A complaint has been filed with the Federal Trade Commission (FTC) on YouTube, for allegedly collecting information of children under 13.
After Facebook’s recent data breach scandal, YouTube has been accused of inadequately collecting the personal data of young children. A complaint has been filed to the Federal Trade Commission (FTC), where more than 20 advocates, consumer and privacy groups claimed that YouTube has been violating the US child protection laws by collecting personal data of users who are supposedly less than 13 years.
The group is demanding Google to change the process of managing content for younger audiences and apparently wants to sue YouTube for allegedly profiting off by children's viewing habits.
The coalition claims that Google stores personal information on kids, who are aged under 13. The stored data includes personal information such as phone numbers and location tracking, which can be accessed by their online activity amongst the websites they visit and targeting ads without parental consent. This is supposed to be a legal requirement according to the Children's Online Privacy Protection Act (COPPA).

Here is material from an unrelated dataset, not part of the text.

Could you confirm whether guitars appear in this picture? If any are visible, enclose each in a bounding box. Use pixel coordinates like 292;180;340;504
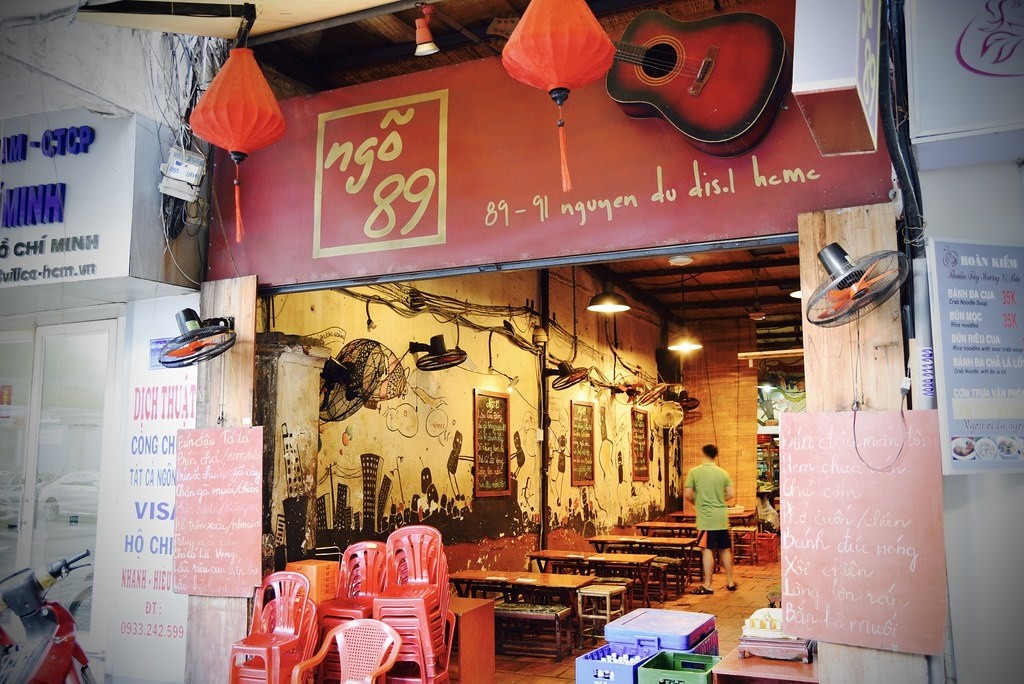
486;8;793;157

"Google has acted duplicitously by falsely claiming in its terms of service that YouTube is only for those who are age 13 or older, while it deliberately lured young people into an ad-filled digital playground," Jeff Chester of the Center for Digital Democracy, one of the leading advocacy groups in the coalition, said in a statement.
"Just like Facebook, Google has focused its huge resources on generating profits instead of protecting privacy," he added.
However, YouTube defines its video platform is accessible for viewers aged 13 or above and has a YouTube Kids app for children below 13. The Kids app usually contains filtered set of videos by blocking inappropriate ads and content.
The group also argues that Google had "actual knowledge" of trafficking personal information of children under 13, which eventually violates COPPA laws. Google commented that it had not received any complaint as of now, but, says "protecting kids and families has always been a top priority."